Exercise brief ▸ Put every line of the listing below into a Markdown table with the columns "Row" and "Line," numbering the rows in order. Leave out blank lines and the pictures.

Exercise inputs ▸
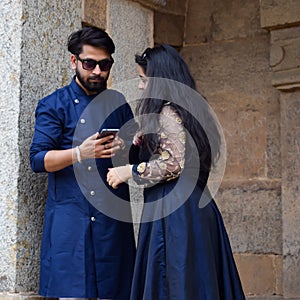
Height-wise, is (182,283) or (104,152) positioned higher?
(104,152)

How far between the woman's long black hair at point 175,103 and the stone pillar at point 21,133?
Answer: 2.08 ft

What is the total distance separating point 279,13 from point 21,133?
2541mm

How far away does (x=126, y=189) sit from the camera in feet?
13.3

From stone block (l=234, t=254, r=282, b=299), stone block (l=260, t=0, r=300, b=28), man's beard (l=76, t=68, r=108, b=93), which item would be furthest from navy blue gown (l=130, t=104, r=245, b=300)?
stone block (l=260, t=0, r=300, b=28)

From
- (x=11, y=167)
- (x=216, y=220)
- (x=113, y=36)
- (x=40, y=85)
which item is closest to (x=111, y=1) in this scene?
(x=113, y=36)

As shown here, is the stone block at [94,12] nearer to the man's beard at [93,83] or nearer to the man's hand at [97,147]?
the man's beard at [93,83]

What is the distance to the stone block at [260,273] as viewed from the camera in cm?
610

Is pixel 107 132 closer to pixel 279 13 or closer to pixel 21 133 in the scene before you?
pixel 21 133

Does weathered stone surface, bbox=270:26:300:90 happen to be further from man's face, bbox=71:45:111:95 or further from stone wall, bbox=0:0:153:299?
man's face, bbox=71:45:111:95

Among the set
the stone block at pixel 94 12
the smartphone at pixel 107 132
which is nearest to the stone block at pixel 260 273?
the stone block at pixel 94 12

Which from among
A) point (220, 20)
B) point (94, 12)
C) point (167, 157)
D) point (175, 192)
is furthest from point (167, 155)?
point (220, 20)

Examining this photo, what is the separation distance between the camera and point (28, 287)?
411 cm

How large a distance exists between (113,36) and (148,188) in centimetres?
128

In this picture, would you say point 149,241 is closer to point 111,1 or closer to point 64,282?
point 64,282
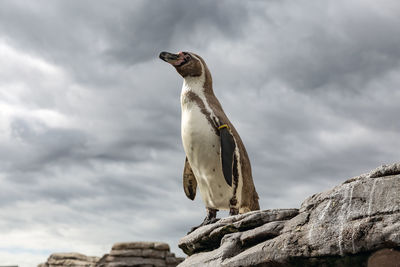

Final answer ▸
| Row | Line |
|---|---|
| 1 | Height-wise, is (182,283) or (104,152) positioned higher? |
| 2 | (104,152) |
| 3 | How far between the woman's long black hair at point 175,103 and the stone pillar at point 21,133? |
| 4 | Answer: 2.08 ft |
| 5 | What is the total distance separating point 279,13 from point 21,133? |
| 6 | 2541mm |
| 7 | How far away does (x=126, y=189) sit from the camera in feet? |
| 8 | 13.3 |
| 9 | From stone block (l=234, t=254, r=282, b=299), stone block (l=260, t=0, r=300, b=28), man's beard (l=76, t=68, r=108, b=93), which item would be furthest from navy blue gown (l=130, t=104, r=245, b=300)? |
| 10 | stone block (l=260, t=0, r=300, b=28) |
| 11 | From |
| 12 | - (x=11, y=167) |
| 13 | - (x=216, y=220) |
| 14 | - (x=113, y=36) |
| 15 | - (x=40, y=85) |
| 16 | which item is closest to (x=111, y=1) in this scene? |
| 17 | (x=113, y=36) |
| 18 | As shown here, is the stone block at [94,12] nearer to the man's beard at [93,83] or nearer to the man's hand at [97,147]? |
| 19 | the man's beard at [93,83] |
| 20 | What is the distance to the stone block at [260,273] as viewed from the camera in cm? |
| 21 | 610 |
| 22 | Is pixel 107 132 closer to pixel 279 13 or closer to pixel 21 133 in the scene before you? |
| 23 | pixel 21 133 |
| 24 | Does weathered stone surface, bbox=270:26:300:90 happen to be further from man's face, bbox=71:45:111:95 or further from stone wall, bbox=0:0:153:299? |
| 25 | man's face, bbox=71:45:111:95 |
| 26 | Among the set |
| 27 | the stone block at pixel 94 12 |
| 28 | the smartphone at pixel 107 132 |
| 29 | which is nearest to the stone block at pixel 260 273? |
| 30 | the stone block at pixel 94 12 |
| 31 | Which from among |
| 32 | A) point (220, 20) |
| 33 | B) point (94, 12) |
| 34 | C) point (167, 157) |
| 35 | D) point (175, 192) |
| 36 | is furthest from point (167, 155)? |
| 37 | point (220, 20) |
| 38 | Examining this photo, what is the separation distance between the camera and point (28, 287)? |
| 39 | 411 cm |
| 40 | How large a distance exists between (113,36) and (148,188) in centimetres? |
| 41 | 128 |
| 42 | In this picture, would you say point 149,241 is closer to point 111,1 or closer to point 64,282? |
| 43 | point 64,282 |